Task to carry out - Return an exact copy of the lines from the one holding "Character Strength" to the end of the data, including both the starting and final lines. Leave the pictures out.

Exercise data -
"""
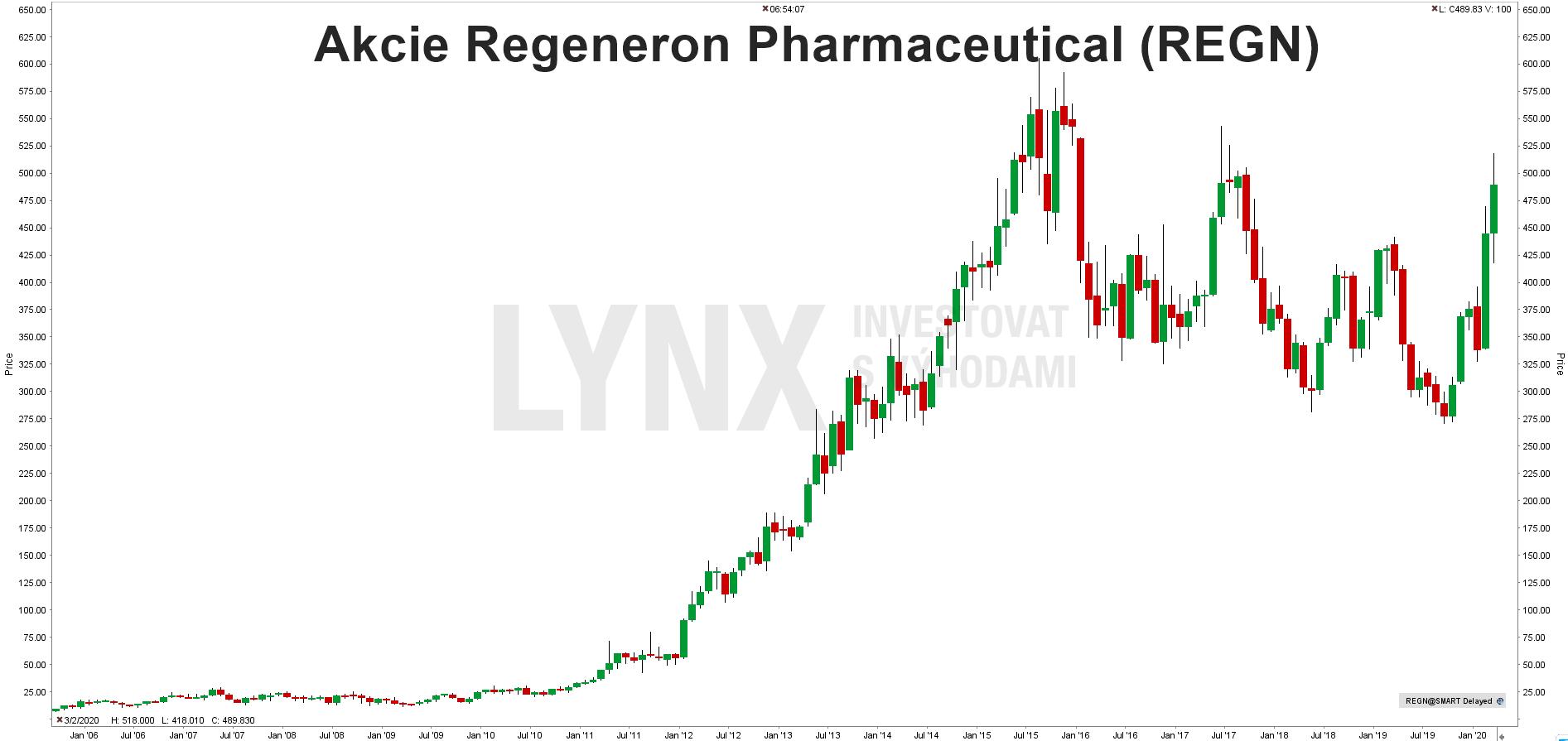 Graf akcie Regeneron Pharmaceutical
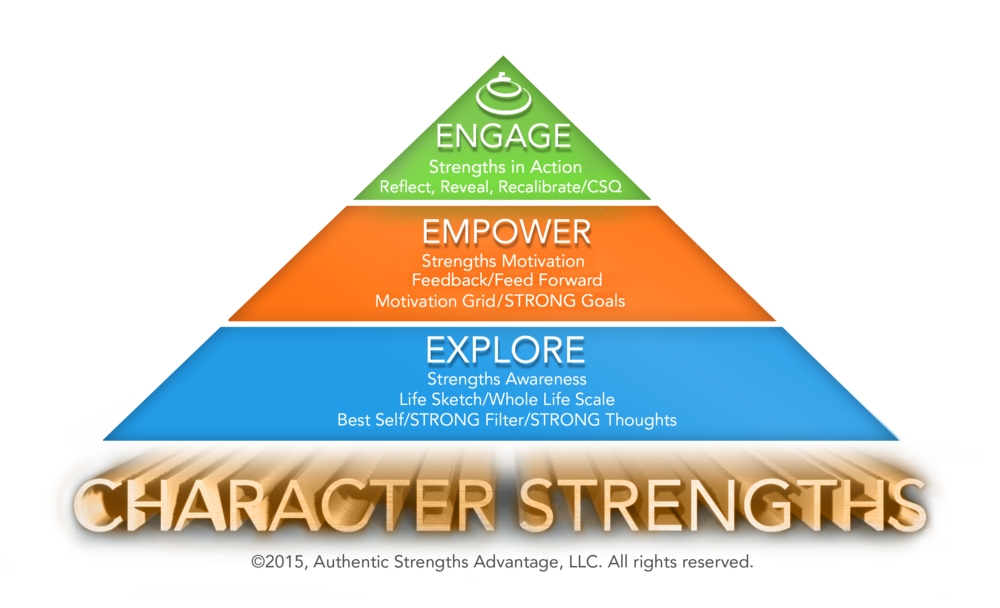 Character Strength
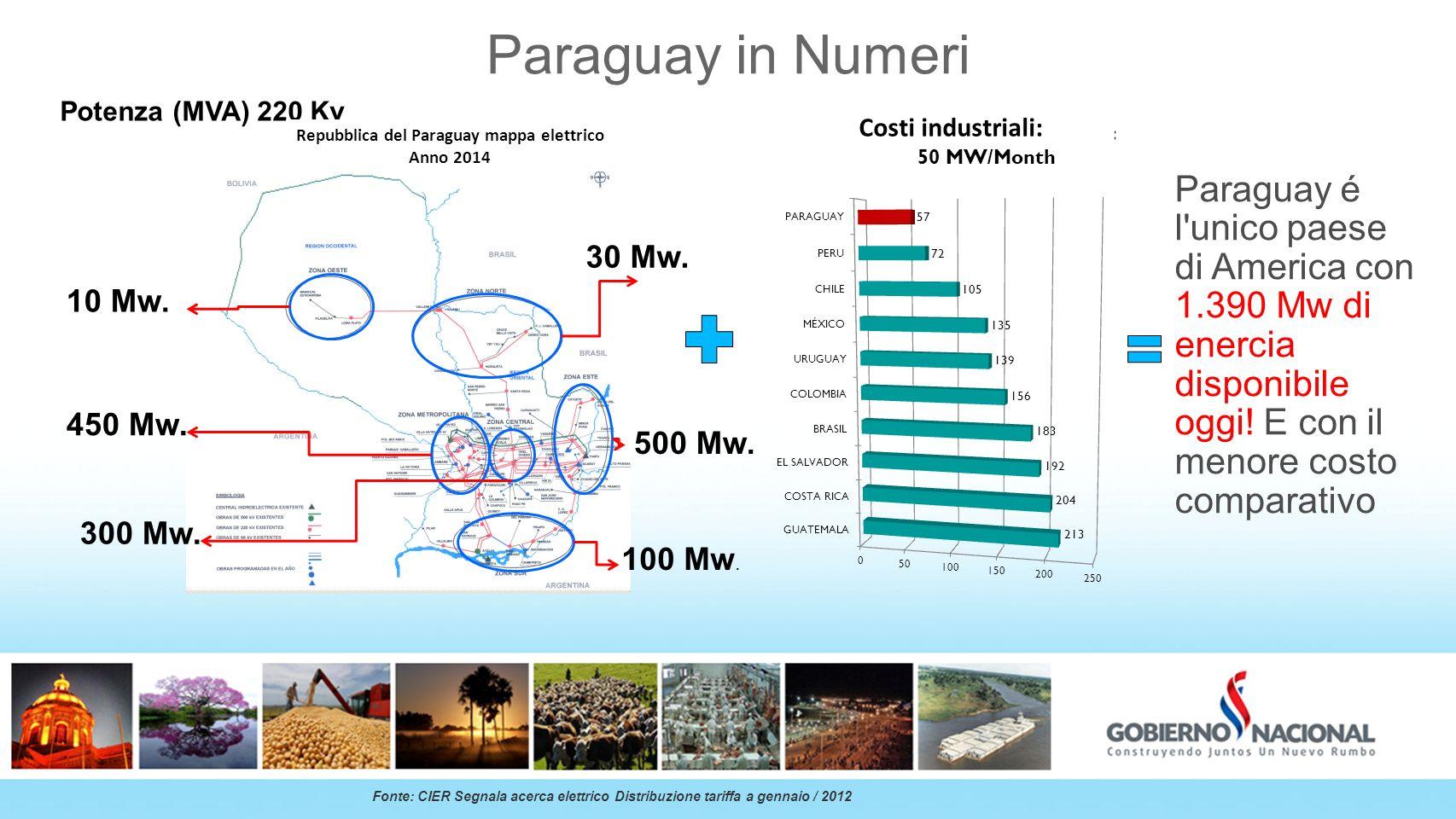 Repubblica del Paraguay mappa elettrico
"""
Response area -
 Character Strength
 Repubblica del Paraguay mappa elettrico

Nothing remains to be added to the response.